Live Music Business To Do As Well As Airline Business

mariasci | March 2, 2009 12:30 pm

This may be a bad time to try and stir up sympathy for concert-promoting behemoth Live Nation, what with its impending merger with Tickemtaster and Congressional hearings and all, but if ever there was a way to do it, well, this would be it: Suggest that it could stand to take some tips from the airline industry, which was, prior to the executives of car companies taking their private jets to Washington to ask for a bailout, generally regarded as the worst-run business in America. Still, this article in Billboard at least does a good job of explaining the complex intricacies of pricing seats at concerts. There are a lot of competing needs when setting ticket prices—the need to sell out the venue, the need to keep the fans happy, and nthe eed to make as much money from the ticket sales as possible. The best way to do the first and the third things, economically speaking, is called “yield management,” or allowing the price of a given ticket to fluctuate based on demand. The problem is that, as the airlines have learned, this practice tends to make customers unhappy.

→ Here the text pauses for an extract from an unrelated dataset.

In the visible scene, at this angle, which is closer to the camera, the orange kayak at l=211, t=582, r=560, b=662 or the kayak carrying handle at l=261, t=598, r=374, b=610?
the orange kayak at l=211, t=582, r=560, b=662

In theory, there’s no good reason why concert tickets couldn’t be priced variably over time, and since “secondary market” sites like StubHub, Craigslist, and eBay show that people are willing to pay more than face value for some seats depending on where and when an event is, there’s no reason that bands shouldn’t be seeing their cut of that money. But bands aren’t cities, and that’s the problem. Here’s how it breaks down:

  • It is in the interest of a promoter to completely sell out a venue, since the promoter makes its money on things like parking, concessions, and merch—the more people, the more money from non-ticket sales.
  • It is in the interests of both an artist and a promoter to make as much money as possible from the tickets, since the band makes their money off gross receipts, not number of tickets sold, and in any event the promoter has to at least make the guarantee for the band, so number of tickets matters less than the amount each ticket is sold for.
  • It is in the interest of fans to get the best possible seat for the lowest possible price.

You can see how this all might not work together. From the promoter’s perspective, if a ticket is selling for $800 on StubHub, then the face value of that ticket should have been $800 in the first place. But since music is ostensibly a populist medium, fans will get mightily pissed off if they think they’re being forced to pay $800 to see a band. (Even though they’re only being forced to pay $800 to get very close to the band.) So the artists nix that idea. But without setting market-level prices on the top end, cutting prices for unsold tickets at the bottom end (selling nosebleed seats for Fugazi-level prices two days before the show, say) leaves money on the table, although at the same time that makes fans happy and sells more beers.

As problematic as this all is, though, it’s worth remembering the fact that the airlines, as a business, are almost universally despised, whereas concerts still enjoy a semi-positive reputation. This matters because when you have to travel somewhere far, you have to fly, but you never have to see a concert. The audience’s desire to see the Rolling Stones play songs they wrote 30 years ago rests almost entirely on a feeling of goodwill, that they’re not cattle assigned by a computer to a tiny airplane seat, but people who the band wants to please. $800 seats do not seem like a pleasing act. Money may be left on the table, but it almost seems like whatever mild respect the industry has for fans has been a saving grace.